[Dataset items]
BEGIN

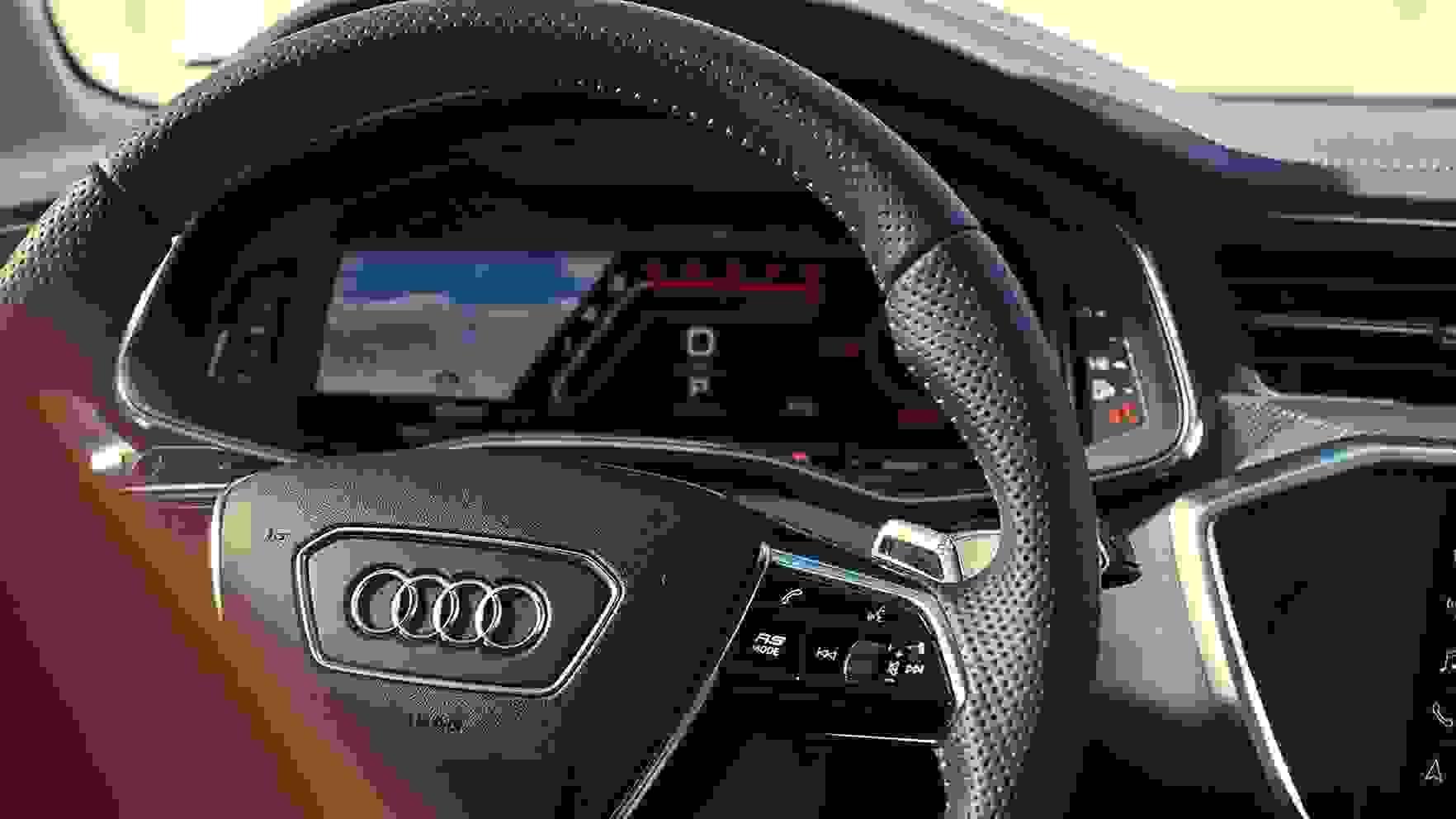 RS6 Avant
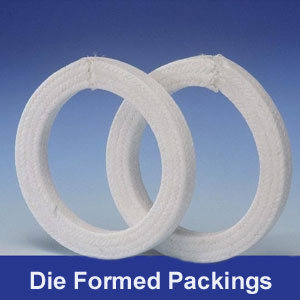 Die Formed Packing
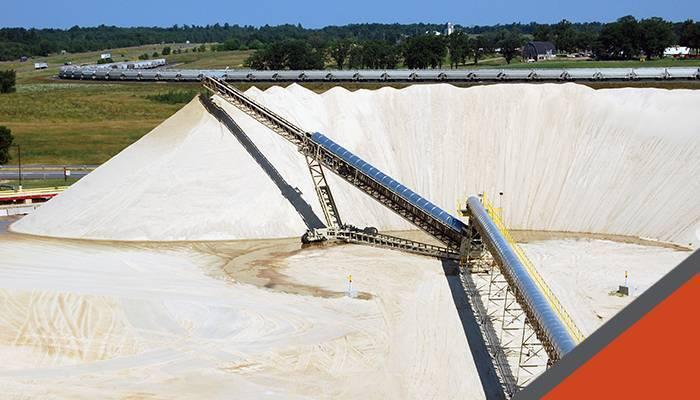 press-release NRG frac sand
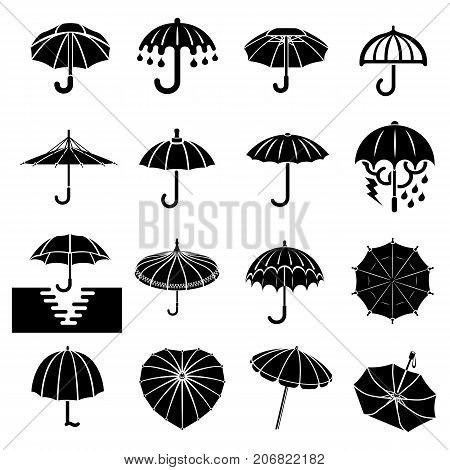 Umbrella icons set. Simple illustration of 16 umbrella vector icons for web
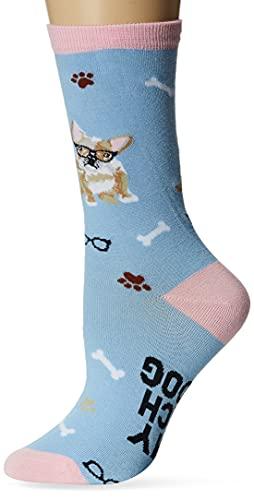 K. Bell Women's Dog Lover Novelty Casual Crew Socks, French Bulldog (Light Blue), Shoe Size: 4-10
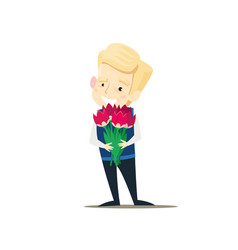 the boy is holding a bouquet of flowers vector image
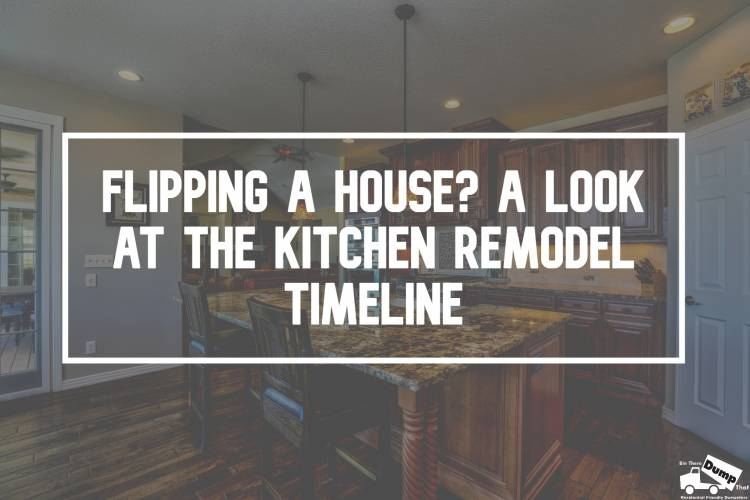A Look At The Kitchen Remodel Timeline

END
BEGIN

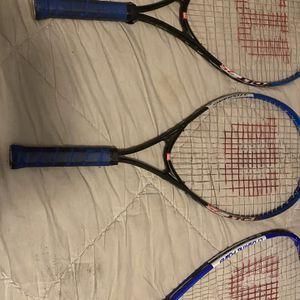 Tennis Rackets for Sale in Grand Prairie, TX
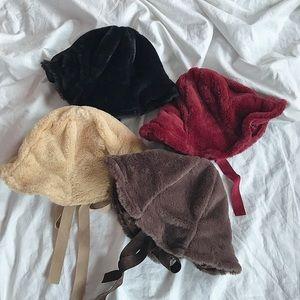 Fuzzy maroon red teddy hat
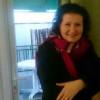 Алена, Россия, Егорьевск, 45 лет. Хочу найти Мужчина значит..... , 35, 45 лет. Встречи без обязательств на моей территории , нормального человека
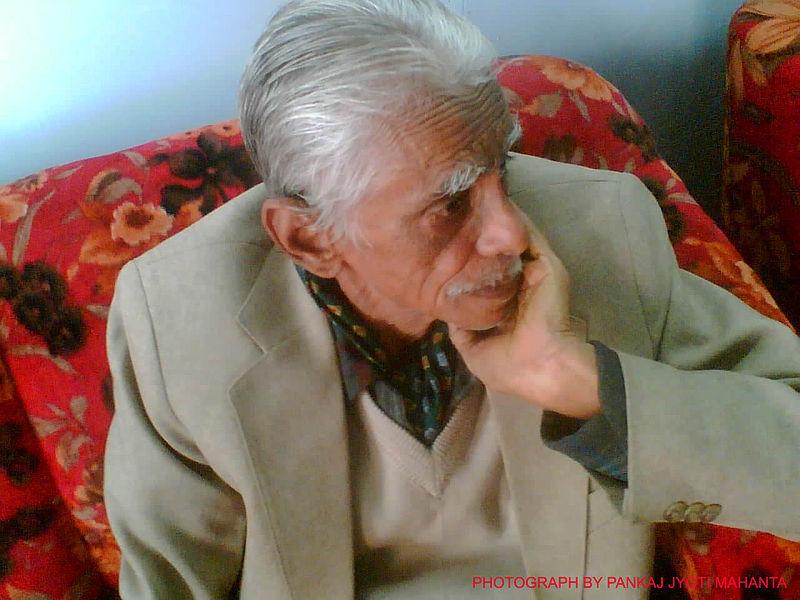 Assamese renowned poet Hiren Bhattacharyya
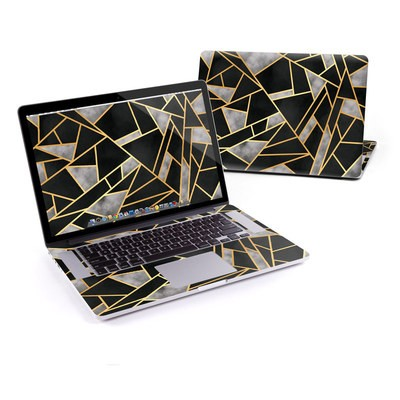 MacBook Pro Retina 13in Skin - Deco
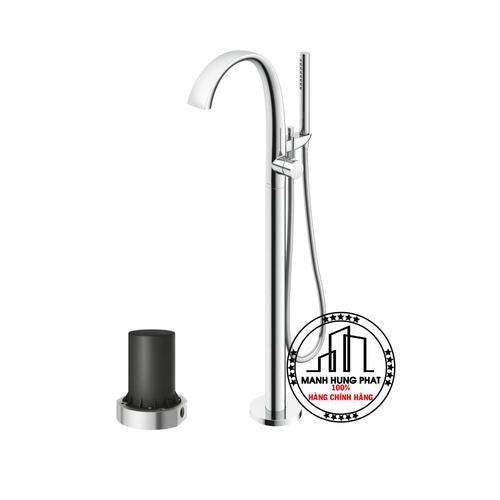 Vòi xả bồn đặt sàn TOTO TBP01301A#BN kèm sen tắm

END

→ About this exercise: Without the pictures, set down the lines above from the line with "press-release NRG frac sand" up to and including the line with "the boy is holding" exactly as they stand.

→ Problem solution:
 press-release NRG frac sand
 Umbrella icons set. Simple illustration of 16 umbrella vector icons for web
 K. Bell Women's Dog Lover Novelty Casual Crew Socks, French Bulldog (Light Blue), Shoe Size: 4-10
 the boy is holding a bouquet of flowers vector image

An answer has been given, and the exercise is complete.